Dataset entries
--------

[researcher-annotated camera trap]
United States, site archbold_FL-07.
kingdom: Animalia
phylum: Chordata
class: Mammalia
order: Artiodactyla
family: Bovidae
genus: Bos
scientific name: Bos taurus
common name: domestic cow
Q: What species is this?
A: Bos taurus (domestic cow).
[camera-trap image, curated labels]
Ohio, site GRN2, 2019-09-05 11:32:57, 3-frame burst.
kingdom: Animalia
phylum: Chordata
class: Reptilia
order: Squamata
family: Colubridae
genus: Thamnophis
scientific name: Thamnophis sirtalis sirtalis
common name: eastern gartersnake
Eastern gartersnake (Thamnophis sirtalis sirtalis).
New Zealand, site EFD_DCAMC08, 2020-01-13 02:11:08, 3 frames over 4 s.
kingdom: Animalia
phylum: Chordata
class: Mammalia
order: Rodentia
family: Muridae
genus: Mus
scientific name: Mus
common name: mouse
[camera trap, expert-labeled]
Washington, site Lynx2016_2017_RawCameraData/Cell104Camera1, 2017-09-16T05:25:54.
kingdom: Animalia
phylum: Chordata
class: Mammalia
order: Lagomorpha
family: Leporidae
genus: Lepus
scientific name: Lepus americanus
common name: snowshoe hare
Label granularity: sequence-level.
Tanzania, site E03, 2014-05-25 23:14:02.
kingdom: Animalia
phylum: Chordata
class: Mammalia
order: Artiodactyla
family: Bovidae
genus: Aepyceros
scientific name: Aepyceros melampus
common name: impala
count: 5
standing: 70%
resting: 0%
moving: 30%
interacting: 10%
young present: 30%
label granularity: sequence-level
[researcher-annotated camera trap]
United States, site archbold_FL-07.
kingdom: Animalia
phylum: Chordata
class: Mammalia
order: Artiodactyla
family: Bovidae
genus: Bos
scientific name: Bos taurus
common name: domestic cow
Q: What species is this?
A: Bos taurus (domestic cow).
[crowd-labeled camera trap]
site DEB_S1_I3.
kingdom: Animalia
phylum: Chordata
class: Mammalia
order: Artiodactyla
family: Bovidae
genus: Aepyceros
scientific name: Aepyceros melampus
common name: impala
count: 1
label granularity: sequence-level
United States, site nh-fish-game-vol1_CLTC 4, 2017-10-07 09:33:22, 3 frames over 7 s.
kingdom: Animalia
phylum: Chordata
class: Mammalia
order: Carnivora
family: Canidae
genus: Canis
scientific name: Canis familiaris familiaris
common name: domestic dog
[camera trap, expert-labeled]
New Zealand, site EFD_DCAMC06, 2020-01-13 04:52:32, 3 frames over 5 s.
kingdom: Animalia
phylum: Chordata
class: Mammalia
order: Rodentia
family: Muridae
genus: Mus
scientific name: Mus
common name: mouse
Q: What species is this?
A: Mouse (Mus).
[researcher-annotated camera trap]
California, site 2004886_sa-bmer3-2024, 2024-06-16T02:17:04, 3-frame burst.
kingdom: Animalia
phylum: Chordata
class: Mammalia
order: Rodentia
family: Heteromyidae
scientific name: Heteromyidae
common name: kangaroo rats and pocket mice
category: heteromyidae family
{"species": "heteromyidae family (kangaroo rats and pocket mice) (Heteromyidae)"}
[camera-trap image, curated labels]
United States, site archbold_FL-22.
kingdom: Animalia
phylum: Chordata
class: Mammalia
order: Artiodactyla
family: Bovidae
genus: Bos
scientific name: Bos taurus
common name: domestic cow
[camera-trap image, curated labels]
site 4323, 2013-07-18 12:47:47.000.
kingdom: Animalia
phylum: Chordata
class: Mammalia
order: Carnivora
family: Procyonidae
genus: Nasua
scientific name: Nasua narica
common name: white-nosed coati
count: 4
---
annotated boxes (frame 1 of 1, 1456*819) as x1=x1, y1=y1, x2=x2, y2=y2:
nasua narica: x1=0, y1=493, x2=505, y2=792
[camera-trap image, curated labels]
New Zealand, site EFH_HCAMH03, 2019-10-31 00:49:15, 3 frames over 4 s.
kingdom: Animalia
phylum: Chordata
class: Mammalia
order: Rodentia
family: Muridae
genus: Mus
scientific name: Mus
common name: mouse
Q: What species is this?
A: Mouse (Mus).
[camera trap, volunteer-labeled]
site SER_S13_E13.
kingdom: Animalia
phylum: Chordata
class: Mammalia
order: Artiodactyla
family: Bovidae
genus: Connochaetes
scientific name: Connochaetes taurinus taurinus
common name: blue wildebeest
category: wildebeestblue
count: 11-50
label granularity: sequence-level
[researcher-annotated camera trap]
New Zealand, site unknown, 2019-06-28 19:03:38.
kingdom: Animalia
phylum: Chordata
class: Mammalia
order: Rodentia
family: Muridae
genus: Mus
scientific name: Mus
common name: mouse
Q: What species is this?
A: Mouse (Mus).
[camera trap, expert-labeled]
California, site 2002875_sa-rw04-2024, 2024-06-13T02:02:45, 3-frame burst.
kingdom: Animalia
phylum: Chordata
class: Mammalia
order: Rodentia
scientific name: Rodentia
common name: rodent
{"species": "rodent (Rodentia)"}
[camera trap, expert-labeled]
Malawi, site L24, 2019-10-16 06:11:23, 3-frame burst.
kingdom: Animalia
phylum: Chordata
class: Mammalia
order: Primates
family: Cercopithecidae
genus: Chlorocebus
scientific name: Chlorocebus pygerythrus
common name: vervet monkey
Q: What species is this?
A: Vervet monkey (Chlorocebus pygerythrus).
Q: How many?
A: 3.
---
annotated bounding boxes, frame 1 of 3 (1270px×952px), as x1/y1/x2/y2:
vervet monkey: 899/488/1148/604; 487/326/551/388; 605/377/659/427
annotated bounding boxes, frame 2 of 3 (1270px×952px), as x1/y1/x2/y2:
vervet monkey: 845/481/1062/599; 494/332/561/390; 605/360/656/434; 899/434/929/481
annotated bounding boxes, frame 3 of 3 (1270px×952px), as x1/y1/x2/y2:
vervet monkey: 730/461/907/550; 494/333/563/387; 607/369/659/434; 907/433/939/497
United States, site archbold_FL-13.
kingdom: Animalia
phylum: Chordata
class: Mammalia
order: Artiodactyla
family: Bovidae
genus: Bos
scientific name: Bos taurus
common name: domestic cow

--------

__ASSIGNMENT__
Using the exact wording, write out all of the records.

__SOLUTION TO THIS TASK__
[researcher-annotated camera trap]
United States, site archbold_FL-07.
kingdom: Animalia
phylum: Chordata
class: Mammalia
order: Artiodactyla
family: Bovidae
genus: Bos
scientific name: Bos taurus
common name: domestic cow
Q: What species is this?
A: Bos taurus (domestic cow).
[camera-trap image, curated labels]
Ohio, site GRN2, 2019-09-05 11:32:57, 3-frame burst.
kingdom: Animalia
phylum: Chordata
class: Reptilia
order: Squamata
family: Colubridae
genus: Thamnophis
scientific name: Thamnophis sirtalis sirtalis
common name: eastern gartersnake
Eastern gartersnake (Thamnophis sirtalis sirtalis).
New Zealand, site EFD_DCAMC08, 2020-01-13 02:11:08, 3 frames over 4 s.
kingdom: Animalia
phylum: Chordata
class: Mammalia
order: Rodentia
family: Muridae
genus: Mus
scientific name: Mus
common name: mouse
[camera trap, expert-labeled]
Washington, site Lynx2016_2017_RawCameraData/Cell104Camera1, 2017-09-16T05:25:54.
kingdom: Animalia
phylum: Chordata
class: Mammalia
order: Lagomorpha
family: Leporidae
genus: Lepus
scientific name: Lepus americanus
common name: snowshoe hare
Label granularity: sequence-level.
Tanzania, site E03, 2014-05-25 23:14:02.
kingdom: Animalia
phylum: Chordata
class: Mammalia
order: Artiodactyla
family: Bovidae
genus: Aepyceros
scientific name: Aepyceros melampus
common name: impala
count: 5
standing: 70%
resting: 0%
moving: 30%
interacting: 10%
young present: 30%
label granularity: sequence-level
[researcher-annotated camera trap]
United States, site archbold_FL-07.
kingdom: Animalia
phylum: Chordata
class: Mammalia
order: Artiodactyla
family: Bovidae
genus: Bos
scientific name: Bos taurus
common name: domestic cow
Q: What species is this?
A: Bos taurus (domestic cow).
[crowd-labeled camera trap]
site DEB_S1_I3.
kingdom: Animalia
phylum: Chordata
class: Mammalia
order: Artiodactyla
family: Bovidae
genus: Aepyceros
scientific name: Aepyceros melampus
common name: impala
count: 1
label granularity: sequence-level
United States, site nh-fish-game-vol1_CLTC 4, 2017-10-07 09:33:22, 3 frames over 7 s.
kingdom: Animalia
phylum: Chordata
class: Mammalia
order: Carnivora
family: Canidae
genus: Canis
scientific name: Canis familiaris familiaris
common name: domestic dog
[camera trap, expert-labeled]
New Zealand, site EFD_DCAMC06, 2020-01-13 04:52:32, 3 frames over 5 s.
kingdom: Animalia
phylum: Chordata
class: Mammalia
order: Rodentia
family: Muridae
genus: Mus
scientific name: Mus
common name: mouse
Q: What species is this?
A: Mouse (Mus).
[researcher-annotated camera trap]
California, site 2004886_sa-bmer3-2024, 2024-06-16T02:17:04, 3-frame burst.
kingdom: Animalia
phylum: Chordata
class: Mammalia
order: Rodentia
family: Heteromyidae
scientific name: Heteromyidae
common name: kangaroo rats and pocket mice
category: heteromyidae family
{"species": "heteromyidae family (kangaroo rats and pocket mice) (Heteromyidae)"}
[camera-trap image, curated labels]
United States, site archbold_FL-22.
kingdom: Animalia
phylum: Chordata
class: Mammalia
order: Artiodactyla
family: Bovidae
genus: Bos
scientific name: Bos taurus
common name: domestic cow
[camera-trap image, curated labels]
site 4323, 2013-07-18 12:47:47.000.
kingdom: Animalia
phylum: Chordata
class: Mammalia
order: Carnivora
family: Procyonidae
genus: Nasua
scientific name: Nasua narica
common name: white-nosed coati
count: 4
---
annotated boxes (frame 1 of 1, 1456*819) as x1=x1, y1=y1, x2=x2, y2=y2:
nasua narica: x1=0, y1=493, x2=505, y2=792
[camera-trap image, curated labels]
New Zealand, site EFH_HCAMH03, 2019-10-31 00:49:15, 3 frames over 4 s.
kingdom: Animalia
phylum: Chordata
class: Mammalia
order: Rodentia
family: Muridae
genus: Mus
scientific name: Mus
common name: mouse
Q: What species is this?
A: Mouse (Mus).
[camera trap, volunteer-labeled]
site SER_S13_E13.
kingdom: Animalia
phylum: Chordata
class: Mammalia
order: Artiodactyla
family: Bovidae
genus: Connochaetes
scientific name: Connochaetes taurinus taurinus
common name: blue wildebeest
category: wildebeestblue
count: 11-50
label granularity: sequence-level
[researcher-annotated camera trap]
New Zealand, site unknown, 2019-06-28 19:03:38.
kingdom: Animalia
phylum: Chordata
class: Mammalia
order: Rodentia
family: Muridae
genus: Mus
scientific name: Mus
common name: mouse
Q: What species is this?
A: Mouse (Mus).
[camera trap, expert-labeled]
California, site 2002875_sa-rw04-2024, 2024-06-13T02:02:45, 3-frame burst.
kingdom: Animalia
phylum: Chordata
class: Mammalia
order: Rodentia
scientific name: Rodentia
common name: rodent
{"species": "rodent (Rodentia)"}
[camera trap, expert-labeled]
Malawi, site L24, 2019-10-16 06:11:23, 3-frame burst.
kingdom: Animalia
phylum: Chordata
class: Mammalia
order: Primates
family: Cercopithecidae
genus: Chlorocebus
scientific name: Chlorocebus pygerythrus
common name: vervet monkey
Q: What species is this?
A: Vervet monkey (Chlorocebus pygerythrus).
Q: How many?
A: 3.
---
annotated bounding boxes, frame 1 of 3 (1270px×952px), as x1/y1/x2/y2:
vervet monkey: 899/488/1148/604; 487/326/551/388; 605/377/659/427
annotated bounding boxes, frame 2 of 3 (1270px×952px), as x1/y1/x2/y2:
vervet monkey: 845/481/1062/599; 494/332/561/390; 605/360/656/434; 899/434/929/481
annotated bounding boxes, frame 3 of 3 (1270px×952px), as x1/y1/x2/y2:
vervet monkey: 730/461/907/550; 494/333/563/387; 607/369/659/434; 907/433/939/497
United States, site archbold_FL-13.
kingdom: Animalia
phylum: Chordata
class: Mammalia
order: Artiodactyla
family: Bovidae
genus: Bos
scientific name: Bos taurus
common name: domestic cow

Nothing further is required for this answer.